ChatGPT will also come to Apple products as a chatbot that Siri can turn to for more complex tasks, such as writing documents that require general information in the world that are less directly linked to the user.
Siri will ask users for permission before it sends questions, documents or photos to ChatGPT. After ChatGPT responds, Siri will present its answers.
Meanwhile, Image Playground will feature metadata details stating whether images are created by AI in an effort to stop fake pictures being passed off as real ones. The Image Playground app will pop up in Messages or Notes to allow users to create cartoons and illustrations rather than photos, in another way to protect against these tools being misused.
Q: Why does Apple need ChatGPT?
Market observers said that OpenAI is on Apple devices because the latter was too slow in the AI chatbot race.
Free AI chatbots by Google and Meta have already appeared in popular productivity and communication tools.
For instance, Meta AI is now a fixture in most users’ WhatsApp accounts and accessible through search bars across Instagram and Facebook.
Google has also integrated its AI chatbot Gemini (formerly Bard) into the messaging apps of Android users, who can also set Gemini as the default AI assistant on their mobile devices.
Apple said it was starting with the best chatbot but that it would support other third-party chatbots down the road.
Q: Will my personal data be shared?
Apple’s suite of AI tools is meant to be a personal assistant that draws on users’ private data in emails, calendars, text messages, pictures and apps, with processing of the information done mostly on users’ devices.
OpenAI, on the other hand, processes users’ information in the cloud if users decide to use ChatGPT through Apple.

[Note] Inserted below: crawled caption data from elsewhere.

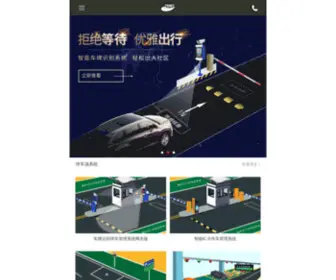 Chinatenet.com(德立达（400) Screenshot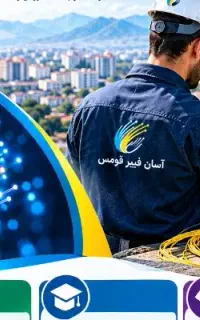 آموزش و استخدام فیبر نوری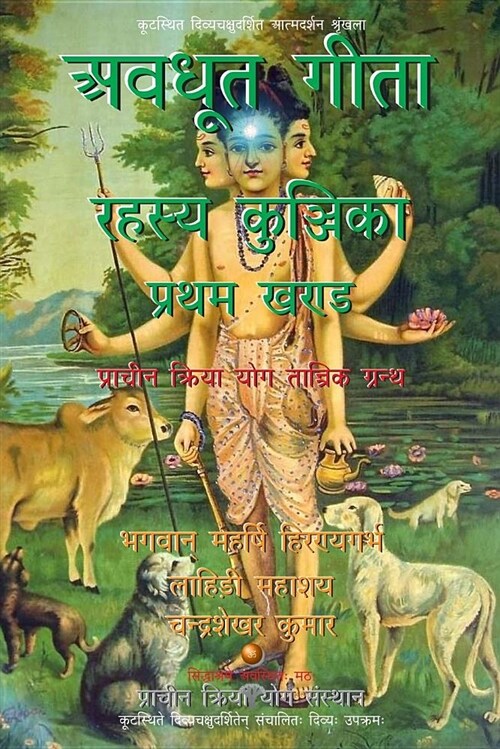 Avadhuta Gita Rahasya Kunjika: Pratham Khand: Pranchin Kriya Yog Tantrik Granth (Paperback)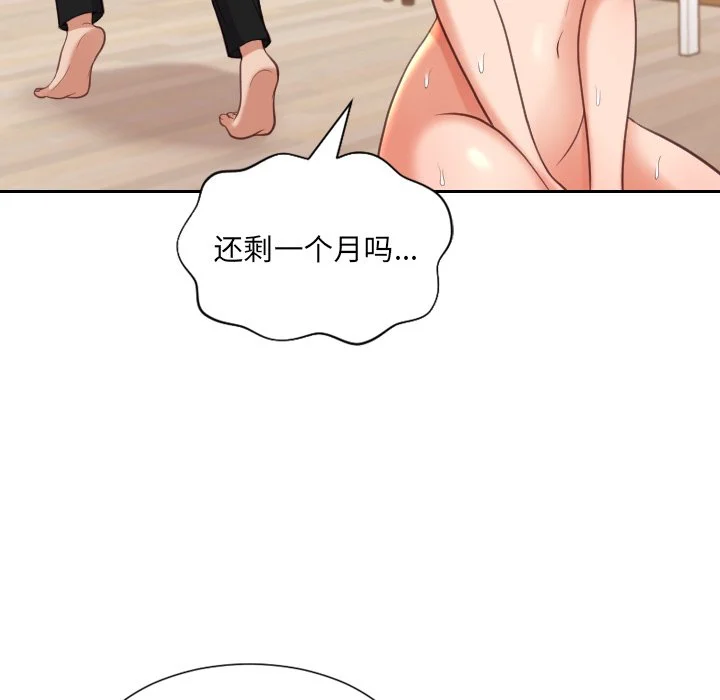 奇奇怪怪的女友 第11章 第101页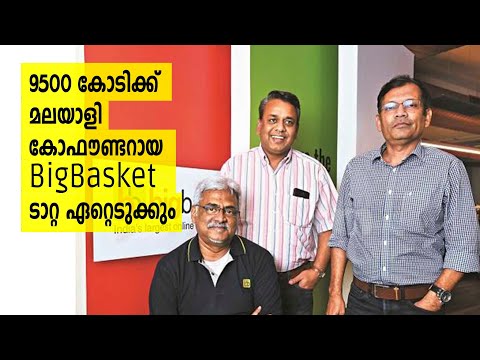 9500 കോടി രൂപയുടെ ഡീലിൽ BigBasket വാങ്ങാൻ തയ്യാറെടുത്ത് Tata |  Biggest Deal In Online Grocery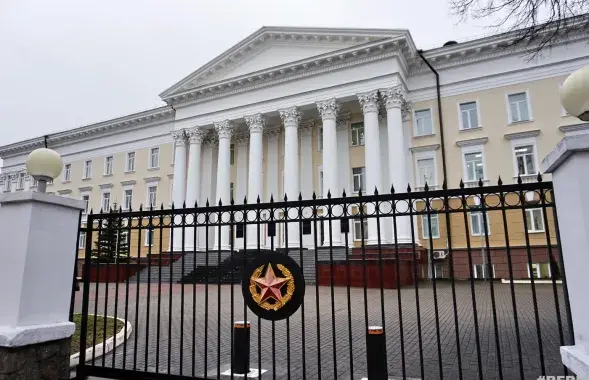 Минобороны Беларуси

However, OpenAI made an important concession as part of its agreement with Apple, agreeing not to store any prompts from Apple users or to collect their IP addresses.
This concession will be invalid if users connect and log into an existing ChatGPT account on their Apple devices. Some users might want to do this to take advantage of their existing ChatGPT history or the benefits of ChatGPT’s paid account plans.
Q: Can Apple be trusted with data that leaves my device?
Apple has kept personal data processing such as FaceID verification on users’ devices to limit risky exposure. Similarly, Apple Intelligence will process AI prompts directly on users’ devices using smaller AI models as much as possible.
But some AI tasks such as those involving images may need more processing power. In such cases, Apple Intelligence will send users’ query and data to a cloud computing platform controlled by Apple, where a more capable and larger AI model will fulfil the request.
A major privacy breakthrough, announced at the 2024 WWDC, allows Apple’s cloud computing platform to run computations on sensitive data without itself being able to tell what data is being processed.
Apple’s new platform, dubbed Private Cloud Compute, borrows privacy-preserving concepts from the iPhone. After fulfilling a user’s AI request, Private Cloud Compute scrubs itself of any user data involved in the process, Apple said.
Apple claims Private Cloud Compute is only possible because of its tight control over everything from specialised, proprietary computer chips to software.
Q: So how does Apple train its AI if it does not use my personal data?
In a technical document released on June 10, Apple said its AI models are trained on licensed data. Similar to the AI models of OpenAI, Meta and Google, Apple also uses public data on the Internet for training but did not specify what they are.
Web publishers, who object to their content being used for training, have been instructed to add specific codes on their websites to prevent Apple’s web crawler from collecting their data.
“We never use our users’ private personal data or user interactions when training our foundation models,” Apple said.
The firm also applies filters to remove personally-identifiable information like social security and credit card numbers that are publicly available on the Internet. Profanity and other low-quality content have also been filtered out of the training corpus.